Google Tour Creator: how to create a virtual tour
The announcement about Tour Creator came as a surprise during the Google I/O conference which focuses on the education sector. This web app is made for students and allows them to create VR tours without any specialized technical knowledge. The new app works by using the Steet View database or user-created 360° photos, and it’s designed to support Google Cardboard and another of the company’s VR apps—Expeditions. Tour Creator seems like the natural progression from Expeditions, which offered users a more passive way to experience VR content and discover faraway places that they may not have otherwise been able to visit, like Machu Picchu or Antarctica.
To get started on a creation, first you need to name your tour and add a cover image. Then choose a location or point of interest on Google maps, or the tool lets you upload a 360° image and adds it to your tour choices. Tour Creator lets you add a button which will provide additional information on the place shown in the photo.

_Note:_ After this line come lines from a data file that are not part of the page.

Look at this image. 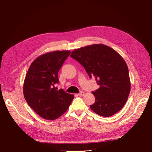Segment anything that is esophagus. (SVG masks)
I'll return each instance as SVG.
<instances>
[{
  "mask_svg": "<svg viewBox=\"0 0 152 152\" xmlns=\"http://www.w3.org/2000/svg\"><path fill=\"white\" fill-rule=\"evenodd\" d=\"M79 95L80 96H83L84 95V93L83 91H81V92H80V93H79Z\"/></svg>",
  "mask_w": 152,
  "mask_h": 152,
  "instance_id": "esophagus-1",
  "label": "esophagus"
}]
</instances>
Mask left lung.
I'll list each match as a JSON object with an SVG mask.
<instances>
[{
  "mask_svg": "<svg viewBox=\"0 0 152 152\" xmlns=\"http://www.w3.org/2000/svg\"><path fill=\"white\" fill-rule=\"evenodd\" d=\"M71 58L82 65L90 78L95 77L99 87L92 92L95 103L90 106L99 115L110 117L123 108L130 93L127 64L112 48L93 44L73 50Z\"/></svg>",
  "mask_w": 152,
  "mask_h": 152,
  "instance_id": "left-lung-1",
  "label": "left lung"
}]
</instances>
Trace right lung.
<instances>
[{"instance_id": "1", "label": "right lung", "mask_w": 152, "mask_h": 152, "mask_svg": "<svg viewBox=\"0 0 152 152\" xmlns=\"http://www.w3.org/2000/svg\"><path fill=\"white\" fill-rule=\"evenodd\" d=\"M70 54L56 50L41 55L31 63L23 84L27 103L39 116L47 120L61 117L68 110L74 96L58 89V73Z\"/></svg>"}]
</instances>
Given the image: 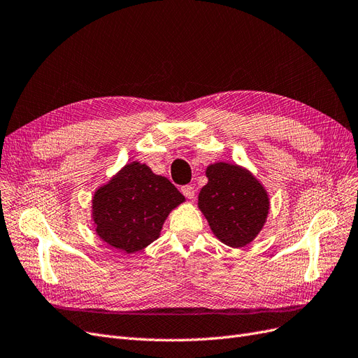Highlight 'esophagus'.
Instances as JSON below:
<instances>
[{"label": "esophagus", "instance_id": "34e87169", "mask_svg": "<svg viewBox=\"0 0 358 358\" xmlns=\"http://www.w3.org/2000/svg\"><path fill=\"white\" fill-rule=\"evenodd\" d=\"M181 193L186 196L187 199H193V197H194V187L190 186V184H187V186L181 187Z\"/></svg>", "mask_w": 358, "mask_h": 358}]
</instances>
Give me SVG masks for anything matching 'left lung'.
Segmentation results:
<instances>
[{
	"instance_id": "left-lung-1",
	"label": "left lung",
	"mask_w": 358,
	"mask_h": 358,
	"mask_svg": "<svg viewBox=\"0 0 358 358\" xmlns=\"http://www.w3.org/2000/svg\"><path fill=\"white\" fill-rule=\"evenodd\" d=\"M206 177L199 208L210 230L231 248L246 246L267 220L270 202L266 189L248 169L224 162L209 165Z\"/></svg>"
}]
</instances>
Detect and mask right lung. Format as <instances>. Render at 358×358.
Segmentation results:
<instances>
[{
    "label": "right lung",
    "instance_id": "add662e5",
    "mask_svg": "<svg viewBox=\"0 0 358 358\" xmlns=\"http://www.w3.org/2000/svg\"><path fill=\"white\" fill-rule=\"evenodd\" d=\"M184 196L168 178L140 162L125 165L92 197V220L100 239L134 254L159 237L164 221Z\"/></svg>",
    "mask_w": 358,
    "mask_h": 358
}]
</instances>
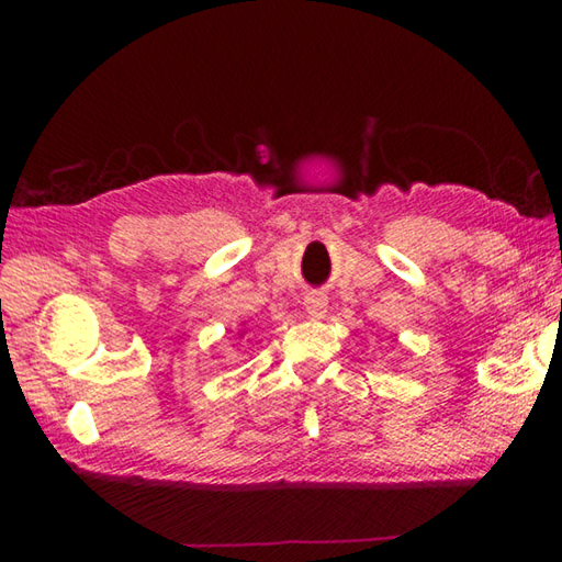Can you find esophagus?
<instances>
[{"label": "esophagus", "instance_id": "34e87169", "mask_svg": "<svg viewBox=\"0 0 562 562\" xmlns=\"http://www.w3.org/2000/svg\"><path fill=\"white\" fill-rule=\"evenodd\" d=\"M304 310L312 319H322L327 312V297L322 292H307L304 294Z\"/></svg>", "mask_w": 562, "mask_h": 562}]
</instances>
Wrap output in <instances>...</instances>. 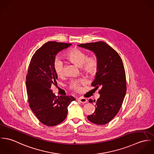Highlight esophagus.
I'll return each instance as SVG.
<instances>
[{"label": "esophagus", "mask_w": 154, "mask_h": 154, "mask_svg": "<svg viewBox=\"0 0 154 154\" xmlns=\"http://www.w3.org/2000/svg\"><path fill=\"white\" fill-rule=\"evenodd\" d=\"M78 101H79L81 103H87V100L86 98H84L83 97H79L78 98Z\"/></svg>", "instance_id": "esophagus-1"}]
</instances>
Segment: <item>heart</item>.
<instances>
[{"label":"heart","instance_id":"heart-1","mask_svg":"<svg viewBox=\"0 0 154 154\" xmlns=\"http://www.w3.org/2000/svg\"><path fill=\"white\" fill-rule=\"evenodd\" d=\"M65 57L72 63L78 67H81L84 72L88 75H94L97 71L98 62L95 56L87 57V54L81 50L74 48L68 51ZM53 68L58 76H62L63 74L64 63L59 57H56L53 62ZM85 83V80H73L70 83V87L76 91L81 89V85Z\"/></svg>","mask_w":154,"mask_h":154}]
</instances>
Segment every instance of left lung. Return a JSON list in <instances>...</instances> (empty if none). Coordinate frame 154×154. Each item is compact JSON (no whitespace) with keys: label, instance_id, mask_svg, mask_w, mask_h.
I'll list each match as a JSON object with an SVG mask.
<instances>
[{"label":"left lung","instance_id":"8db88e82","mask_svg":"<svg viewBox=\"0 0 154 154\" xmlns=\"http://www.w3.org/2000/svg\"><path fill=\"white\" fill-rule=\"evenodd\" d=\"M92 51L98 59V66L91 85L101 87L100 97L95 103L94 114L88 119L97 125H105L116 116L120 109L126 92V73L120 56L110 45L103 42L78 45Z\"/></svg>","mask_w":154,"mask_h":154}]
</instances>
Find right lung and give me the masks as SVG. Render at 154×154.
I'll return each instance as SVG.
<instances>
[{
    "instance_id": "add662e5",
    "label": "right lung",
    "mask_w": 154,
    "mask_h": 154,
    "mask_svg": "<svg viewBox=\"0 0 154 154\" xmlns=\"http://www.w3.org/2000/svg\"><path fill=\"white\" fill-rule=\"evenodd\" d=\"M72 44L48 42L34 54L26 76L28 103L38 119L45 125L54 126L62 123L67 114V107L75 100L72 96L57 97L51 84L57 78L53 62L59 52Z\"/></svg>"
}]
</instances>
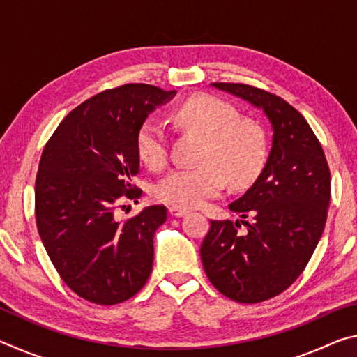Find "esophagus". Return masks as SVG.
I'll list each match as a JSON object with an SVG mask.
<instances>
[{
	"mask_svg": "<svg viewBox=\"0 0 357 357\" xmlns=\"http://www.w3.org/2000/svg\"><path fill=\"white\" fill-rule=\"evenodd\" d=\"M168 213H170V215H173V217H183V215L189 213V211H185L183 208H178V206H170V208H168Z\"/></svg>",
	"mask_w": 357,
	"mask_h": 357,
	"instance_id": "obj_1",
	"label": "esophagus"
}]
</instances>
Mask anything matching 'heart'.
Listing matches in <instances>:
<instances>
[{"mask_svg": "<svg viewBox=\"0 0 357 357\" xmlns=\"http://www.w3.org/2000/svg\"><path fill=\"white\" fill-rule=\"evenodd\" d=\"M179 124L203 137L200 164L179 167L157 183V200L178 208H197L217 197L228 183L250 184L261 170L266 157L263 135L257 126L241 121L234 108L214 96H197L174 114ZM137 148L151 168L168 160V135L159 121L148 119L138 130Z\"/></svg>", "mask_w": 357, "mask_h": 357, "instance_id": "1", "label": "heart"}]
</instances>
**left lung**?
<instances>
[{
    "label": "left lung",
    "mask_w": 357,
    "mask_h": 357,
    "mask_svg": "<svg viewBox=\"0 0 357 357\" xmlns=\"http://www.w3.org/2000/svg\"><path fill=\"white\" fill-rule=\"evenodd\" d=\"M213 86L250 102L268 116L273 146L263 172L229 204L239 220H211L200 255L215 289L241 304L268 301L305 269L321 238L331 200V173L317 135L287 100L244 83ZM250 215L252 222L243 219Z\"/></svg>",
    "instance_id": "left-lung-1"
}]
</instances>
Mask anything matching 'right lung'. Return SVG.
<instances>
[{
    "label": "right lung",
    "instance_id": "1",
    "mask_svg": "<svg viewBox=\"0 0 357 357\" xmlns=\"http://www.w3.org/2000/svg\"><path fill=\"white\" fill-rule=\"evenodd\" d=\"M174 91L144 83L105 89L74 108L47 142L36 176V223L59 277L99 305L130 299L153 269L154 233L167 220L162 204L118 220L140 172L138 130Z\"/></svg>",
    "mask_w": 357,
    "mask_h": 357
}]
</instances>
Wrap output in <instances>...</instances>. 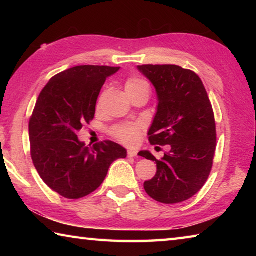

Your creations can then be exported to Poly, Google’s 3D library. At that point, just send the link to a device with a Google Cardboard headset and you can view the content in VR. And of course you can also see it in 2D from a normal web browser.
Google and Virtual Reality: how the future could look
Since the launch of Expedition in 2015, Google’s data shows that more than 3 millions students have virtually visited far-flung locations around the world. Further development on Expeditions saw the introduction of a selfie stick last year that enables augmented reality experiences. Google’s AR works with any camera, but the company’s own Talco technology with 3D sensor makes the virtual experience extremely realistic. It’s very similar to Microsoft’s Hololens, and better than the View Mixed Reality technology that uses simple RBG cameras on computers and Windows tablets.
“It’s been a success beyond anything we imagined”, says Clay Bavor, VP of Google’s Virtual and Augmented Reality and head of Daydream. However, unlike Expeditions, Google Tour Creator offers great potential even outside of the education sector–to help businesses for example. “It’s not just a slideshow,” Bavor continues. “It can have narration, and interactive overlays, additional zoomed-in photos as part of the experience.” And regarding using it for business, Google has revealed that it’s already working with real estate companies who are using Tour Creator to create virtual guided tours inside buildings. Meanwhile, the airline KLM has set up a series of tours to train staff on different types of aircraft.